**Texte à analyser**
Concrètement, ce « sur-signalement » fonctionne sur la base d’une confusion entretenue – par le R-18 et le discours sur ce règlement, mais aussi par certains individus –  entre le régime d’évaluation et le régime punitif. Les effets concrets de cette confusion engendre des abus du R-18 qui eux s’inscrivent dans un logique de discrimination.


C’est un fait connu de l’administration de l’UQAM, le R-18 vise davantage les étudiant.es étranger.ères et les personnes racisées. Malgré plusieurs plaintes, rien n’a été mis en place pour remédier à ce problème de discrimination. Cette tendance a des conséquences graves sur la trajectoire académique de centaines d’étudiant.es chaque année.   


Qui subit le plus les accusations de plagiat au R-18 ? 


À priori, les tendances à l’abus que nous avons esquissées dans la première partie pourraient viser tout le monde de façon égale. On pourrait avoir affaire à un règlement libéral qui pratique le « voile d’ignorance » en matière d’abus et sur-punit tout le monde « sans discrimination ». Ce serait affreux, mais ce serait «égalitaire».    


Or, ce n’est pas le cas. D’après les dires d’anciens membres du personnels, d’après ce que nous disent certain.es enseignant.es et quand on porte attention au récurrences dans notre travail d’accompagnement, on remarque que le R-18 cible de façon excessivement disproportionné les étudiant.es étrangers et les étudiant.es racisé.es.


On nous a avoué, dans des réunions d’instances avec la direction, de façon à peine voilée, qu’il y avait un problème de «profilage racial» dans l’utilisation du R-18 et que ça « dure depuis des années ». Malgré notre engagement actuel, nous devons admettre que nous nous saisissons de ce problème bien tardivement. Des groupes uqamiens représentant les étudiant.es étrangers et racisées nous ont précédés dans cette dénonciation en déposant une plainte pour discrimination à l’UQAM il y a de cela quelques années. 


Les statistiques entourant les étudiant.es étrangers.ères


Pour qu’on puisse parler de discrimination, il faut des données probantes qui indiquent de façon évidente qu’il y a un problème. Bien que nous n’ayons pas accès au registre des signalements de plagiat, nous avons tout de même réussi à trouver un document qui nous indique qu’il y a un grave problème de surreprésentation dans les signalements. En 2015, un enseignant de l’UQAM avait eu accès aux statistiques entourant le « plagiat » afin de rédiger une enquête sur les « problèmes » de la triche à l’université. Il avait classé les statiques en fonction du pays de provenance des étudiant.es.



Alors qu’on pouvait s’attendre à une légère tendance à la surreprésentation pour les étudiant.es de l’international (et encore), et qu’on peut admettre quelques variations, nous avons ici affaire à une surreprésentation qui bat tous les records. 


En 2015, alors qu’ils et elles représentaient 6,7% des étudiant.es, ils et elles comptaient pour plus de 34% des « plagiats ». La surreprésentation atteint un facteur de cinq (5). Ce n’est pas une surreprésentation de 1,5 ou de 2. C’est CINQ FOIS plus!

**Données disponibles**
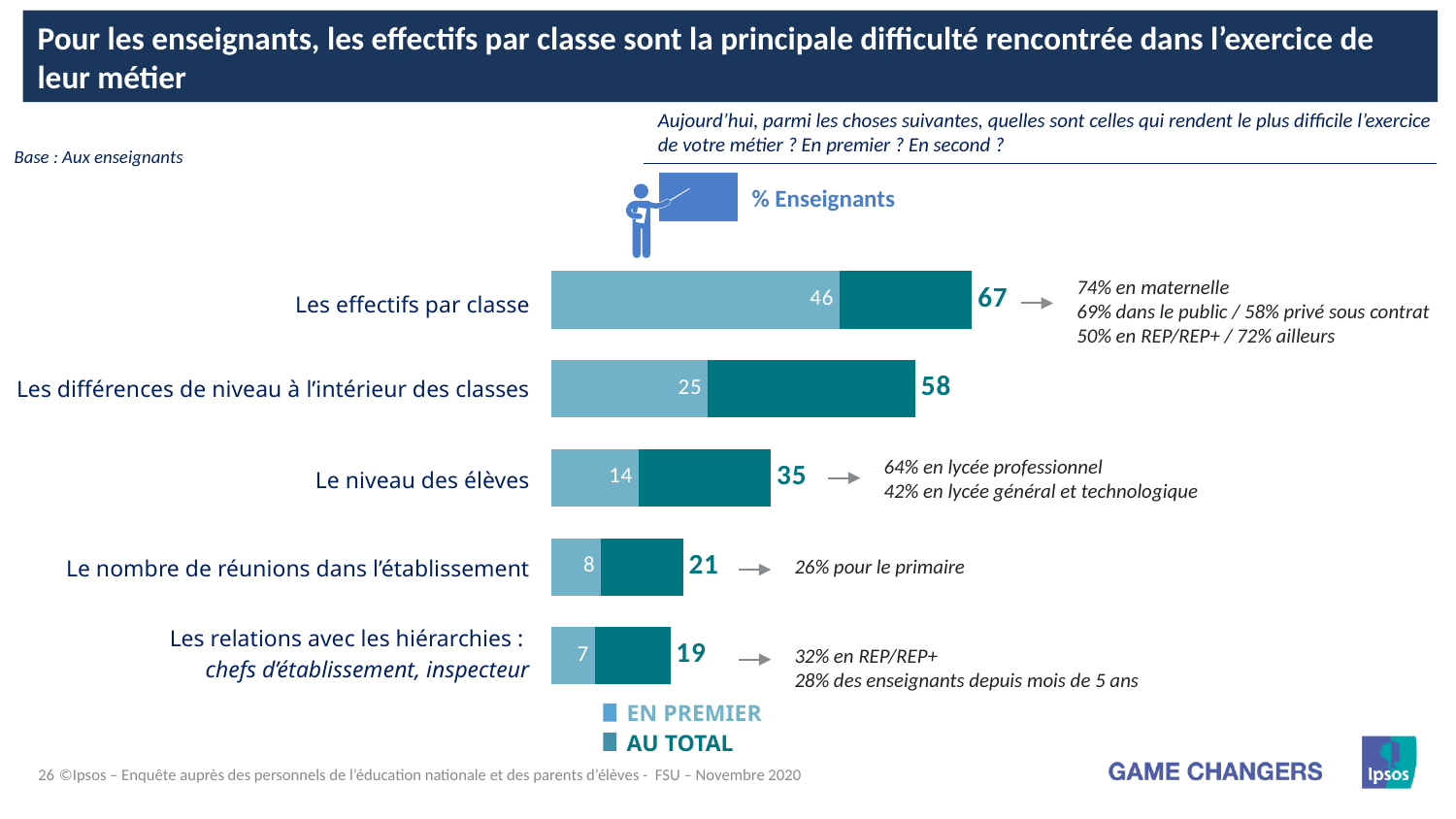
What are the two series named in the legend? EN PREMIER and AU TOTAL What is the difference between the 'AU TOTAL' values for 'Les effectifs par classe' and 'Les différences de niveau à l'intérieur des classes'? 9 What is the 'AU TOTAL' value for 'Le niveau des élèves'? 35 What kind of chart is shown on the slide? Bar chart What is the 'AU TOTAL' value for 'Les effectifs par classe'? 67 Which category has the highest 'AU TOTAL' value? Les effectifs par classe What is the 'EN PREMIER' value for 'Le nombre de réunions dans l'établissement'? 8 What is the 'EN PREMIER' value for 'Les différences de niveau à l'intérieur des classes'? 25 How many categories are shown in the chart? 5 How many series does the legend list? 2 Which is larger: the 'EN PREMIER' value for 'Le niveau des élèves' or for 'Le nombre de réunions dans l'établissement'? Le niveau des élèves Which category has the lowest 'EN PREMIER' value? Les relations avec les hiérarchies : chefs d'établissement, inspecteur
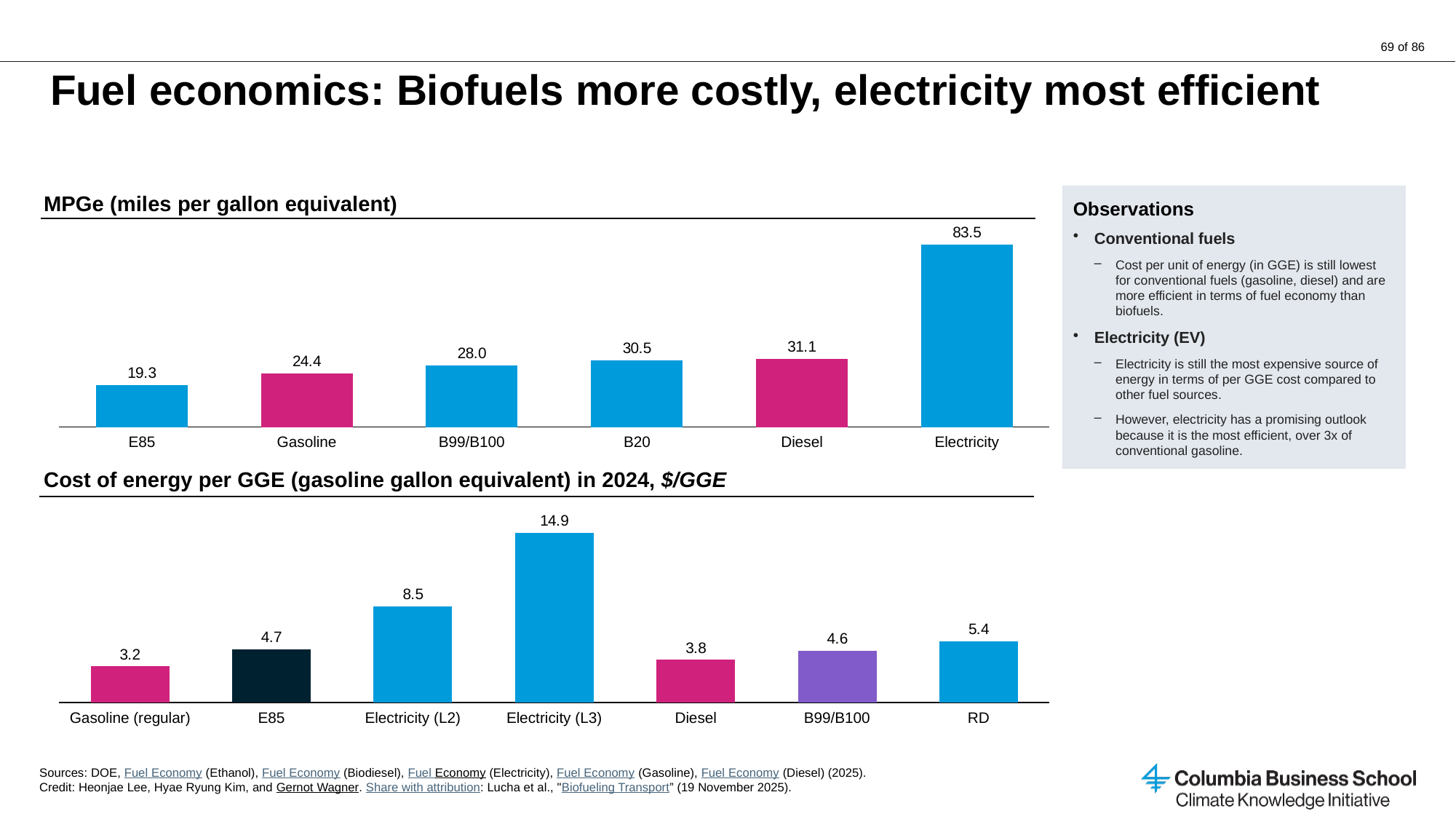
In the MPGe (miles per gallon equivalent) chart, how many categories are shown? 6 In the MPGe (miles per gallon equivalent) chart, what is the difference between Diesel and Gasoline? 6.7 In the Cost of energy per GGE chart, which category has the highest value? Electricity (L3) In the Cost of energy per GGE chart, what is the value for Electricity (L3)? 14.9 In the MPGe (miles per gallon equivalent) chart, which category has the lowest value? E85 In the MPGe (miles per gallon equivalent) chart, what is the value for Electricity? 83.5 In the Cost of energy per GGE chart, how many categories are shown? 7 What type of chart is the Cost of energy per GGE chart? Bar chart In the Cost of energy per GGE chart, what is the difference between Electricity (L3) and Electricity (L2)? 6.4 In the MPGe (miles per gallon equivalent) chart, which is larger, B20 or B99/B100? B20 In the Cost of energy per GGE chart, what is the value for RD? 5.4 In the Cost of energy per GGE chart, which category has the lowest value? Gasoline (regular)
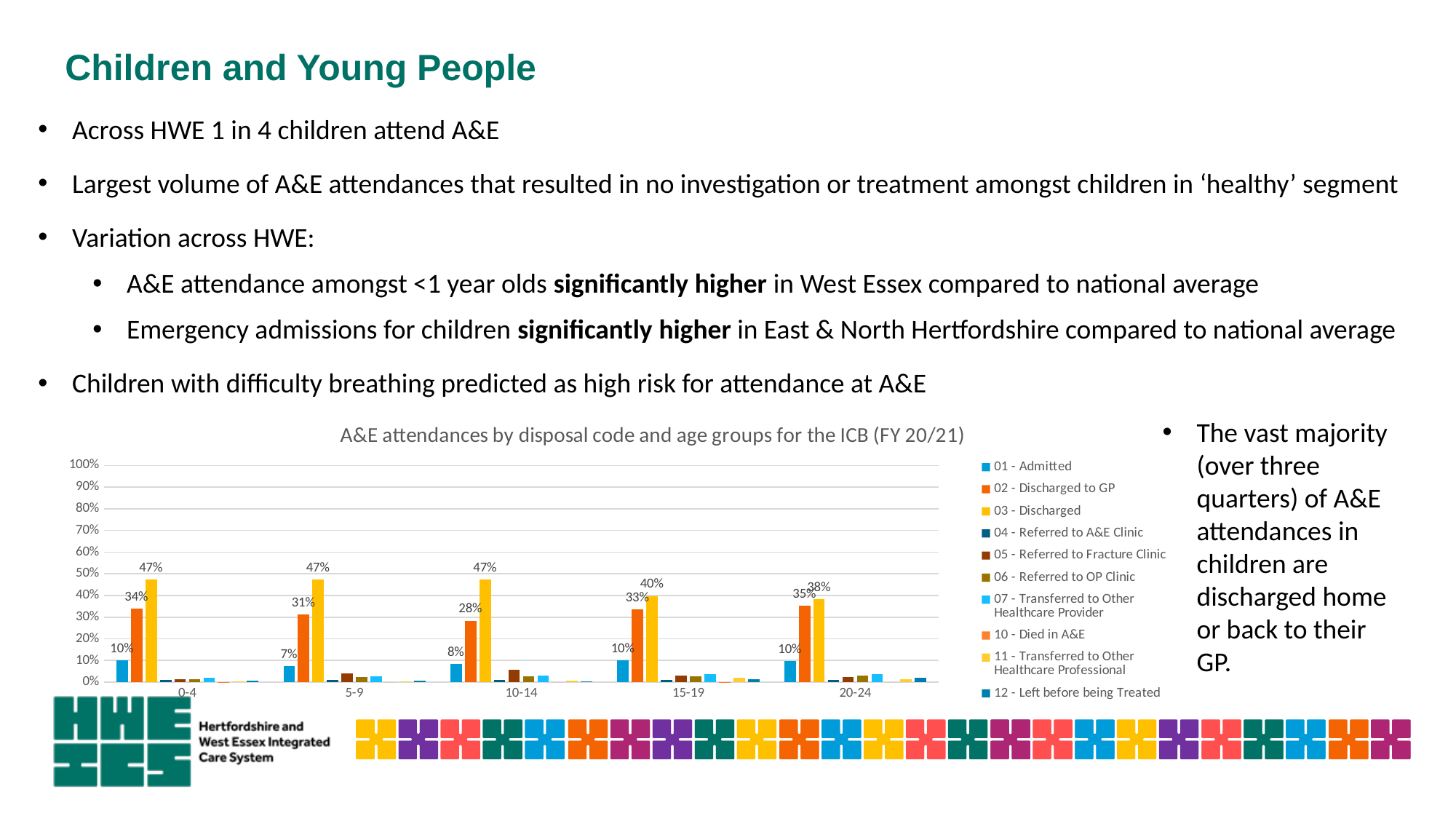
What is the value for 01 - Admitted in the 5-9 age group? 7% Which age group has the lowest value for 03 - Discharged? 20-24 How many series does the legend list? 10 What is the value for 03 - Discharged in the 20-24 age group? 38% What is the value for 03 - Discharged in the 0-4 age group? 47% How many age groups are shown on the x axis? 5 Which age group has the highest value for 02 - Discharged to GP? 20-24 What is the value for 02 - Discharged to GP in the 10-14 age group? 28% What is the title of the chart? A&E attendances by disposal code and age groups for the ICB (FY 20/21) Is the value for 02 - Discharged to GP in the 5-9 age group larger or smaller than in the 0-4 age group? smaller What kind of chart is shown on the slide? bar chart What is the difference between 03 - Discharged and 02 - Discharged to GP in the 15-19 age group? 7%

**Consigne**
Pouvez-vous reproduire mot pour mot le passage du texte sur le règlement R-18 qui commence à « On nous a avoué, dans » et se termine à « cela quelques années. » ?

**Corrigé détaillé**
On nous a avoué, dans des réunions d’instances avec la direction, de façon à peine voilée, qu’il y avait un problème de «profilage racial» dans l’utilisation du R-18 et que ça « dure depuis des années ». Malgré notre engagement actuel, nous devons admettre que nous nous saisissons de ce problème bien tardivement. Des groupes uqamiens représentant les étudiant.es étrangers et racisées nous ont précédés dans cette dénonciation en déposant une plainte pour discrimination à l’UQAM il y a de cela quelques années.